To find out I did a little experiment creating and computing on a vector of length n, where n was chosen to take up a fixed fraction of the system memory. I ran this code:

x <- rnorm(n)
xbar <- mean(x)

Spinning Disk

Here’s what happened with a conventional spinning hard disk:

Timings start off almost perfectly linear in n, which is to be expected because the operations are O(n). Once it starts swapping to disk it immediately becomes more than an order of magnitude slower. Then performance follows a rough linear trend with quite a bit more variability.

No larger values of n worked because this code ran on a system with 8 GB of memory and 8 GB swap. If you try to make something too big R refuses with this message:

Error: cannot allocate vector of size 20 Gb

SSD

What if we swap to an SSD (solid state drive)?

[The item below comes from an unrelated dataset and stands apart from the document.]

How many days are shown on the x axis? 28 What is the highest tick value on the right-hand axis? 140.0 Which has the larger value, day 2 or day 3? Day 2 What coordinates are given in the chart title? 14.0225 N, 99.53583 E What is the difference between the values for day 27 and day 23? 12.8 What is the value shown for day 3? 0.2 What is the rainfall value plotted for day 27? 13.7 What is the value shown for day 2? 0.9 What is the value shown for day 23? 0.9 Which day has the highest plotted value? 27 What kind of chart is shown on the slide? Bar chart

Once swapping begins it only becomes about 2 - 3 times slower instead of 10 - 20 times slower. It continues to slow down once it’s swapping, but the rate is only about three times that of being wholy within memory. This is much better performance all around than the spinning disk.

Big thanks to our excellent UC Davis systems administrator Nehad Ismail for installing an SSD on one of our servers and configuring the swap.

bigmatrix

There are

Conclusions

Performance in R hits a wall once one starts going to disk, and this is why it’s to be avoided. If you’re actually using objects this big then you need to be well under these memory limits, since objects in R generally get copied right and left.

However, this does suggest that SSD’s have much to offer when it comes to improving performance and creative solutions. It’s exciting to see such active work in projects like R’s new fst.